_Questions about pictured scenes_
---

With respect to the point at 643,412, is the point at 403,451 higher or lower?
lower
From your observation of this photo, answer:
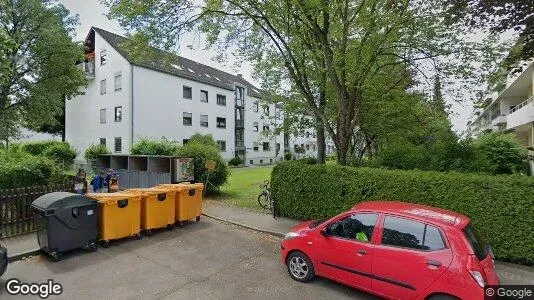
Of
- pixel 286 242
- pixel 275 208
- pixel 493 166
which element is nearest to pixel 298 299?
pixel 286 242

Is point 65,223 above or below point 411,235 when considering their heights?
below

---

Omit any images, then output the listing exactly.

With respect to the point at 643,412, is the point at 403,451 higher or lower?
lower
From your observation of this photo, answer:
Of
- pixel 286 242
- pixel 275 208
- pixel 493 166
which element is nearest to pixel 298 299?
pixel 286 242

Is point 65,223 above or below point 411,235 when considering their heights?
below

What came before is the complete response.